Texte intégral
Q - Pierre Moscovici bonjour ! Dans votre livre "Au coeur de l'Europe", vous livrez des réflexions personnelles, des observations aussi. Il y a aussi une note pédagogique dans ce livre, vous estimez que l'Europe a besoin d'être expliquée.
R - C'est vrai que l'Europe reste une réalité complexe. On ne peut pas dire que l'Europe soit simple, on ne peut pas dire non plus que les Français, d'ailleurs les Européens en général, la comprennent bien et c'est peut-être une des explications du taux d'abstention lors des élections européennes. Je crois que oui : l'Europe a besoin d'une pédagogie, à la fois pour démystifier son fonctionnement, pour répondre à des peurs ou des angoisses que les Français peuvent éprouver, pour dire ce qu'elle est vraiment, comment elle marche. C'est cette pédagogie de l'Europe que j'ai voulu un petit peu tenter, en passant en revue ces différents aspects : comment on devient un Européen, comment l'Europe marche, les aspects de l'Europe économique et monétaire, l'Europe de la défense et puis le futur de l'Europe, avec l'adhésion future des pays de l'Europe centrale, orientale, ceux qu'on appelle les pays de l'Est.
Q - Alors dans cette Europe, quelle place pour la France ? Vous écrivez : "il faut être dans l'Europe et ne pas disparaître en tant que nation" et, en même temps, vous reconnaissez que l'Europe fait peur.
R - Oui, mais je crois que Lionel Jospin avait une bonne formule pendant la campagne des élections législatives de 97, il disait : "nous devons faire l'Europe sans défaire la France". Cela veut dire que pour moi, nous devons être résolument européens et résolument français. Il ne faut pas céder au tropisme, à l'illusion que la France seule peut s'en tirer. Nous avons besoin d'avoir une monnaie unique, qui seule peut faire face au dollar. Nous avons besoin d'une défense européenne qui seule peut faire en sorte que nous ne soyons pas totalement dépendants de l'OTAN. Nous avons besoin d'une identité politique pour que le système européen qui est de plus en plus important en Europe, soit contrôlé, soit reconnu, soit légitime. Nous avons besoin aussi davantage d'Europe sociale, parce que l'Europe peut-être un garde-fou et une protection. En même temps, cela ne doit pas se faire en démantelant le cadre national, en faisant en sorte qu'on ait l'impression que toutes les décisions sont prises ailleurs, par des anonymes ou pour des raisons qui échappent à nos intérêts propres. C'est cette combinaison subtile entre des éléments fédéraux ou fédéralistes et des éléments nationaux que l'on doit trouver à la fois dans les processus de décision et dans les politiques concrètes que l'on met en oeuvre.

--- Données fournies ---
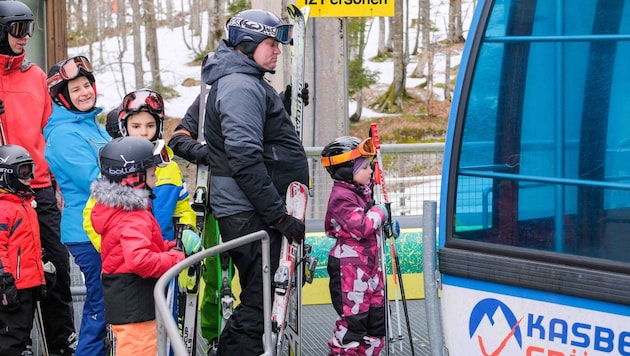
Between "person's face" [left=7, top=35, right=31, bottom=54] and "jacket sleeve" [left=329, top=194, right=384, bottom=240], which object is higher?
"person's face" [left=7, top=35, right=31, bottom=54]

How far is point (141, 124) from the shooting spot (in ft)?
15.8

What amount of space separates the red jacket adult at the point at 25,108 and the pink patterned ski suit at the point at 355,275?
173cm

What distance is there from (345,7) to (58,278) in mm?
2718

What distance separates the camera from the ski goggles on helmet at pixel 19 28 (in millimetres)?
4922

--- À faire ---
A. Reproduisez le passage de l'entretien sur l'Europe qui va de « Q - Alors dans » jusqu'à « l'Europe fait peur. » inclus.
B. Résumez l'entretien sur l'Europe en deux phrases.
Ce matériel n'a rien à voir avec l'extrait.

--- Réponses ---
A.
Q - Alors dans cette Europe, quelle place pour la France ? Vous écrivez : "il faut être dans l'Europe et ne pas disparaître en tant que nation" et, en même temps, vous reconnaissez que l'Europe fait peur.

B. Pierre Moscovici dit que l'Europe reste compliquée et que les Français la comprennent mal, et qu'elle a besoin d'être expliquée, ce qu'il a voulu tenter dans son livre « Au coeur de l'Europe ». Pour lui, il faut être à la fois résolument européen et résolument français : une monnaie unique, une défense européenne et plus d'Europe sociale, mais sans démanteler le cadre national.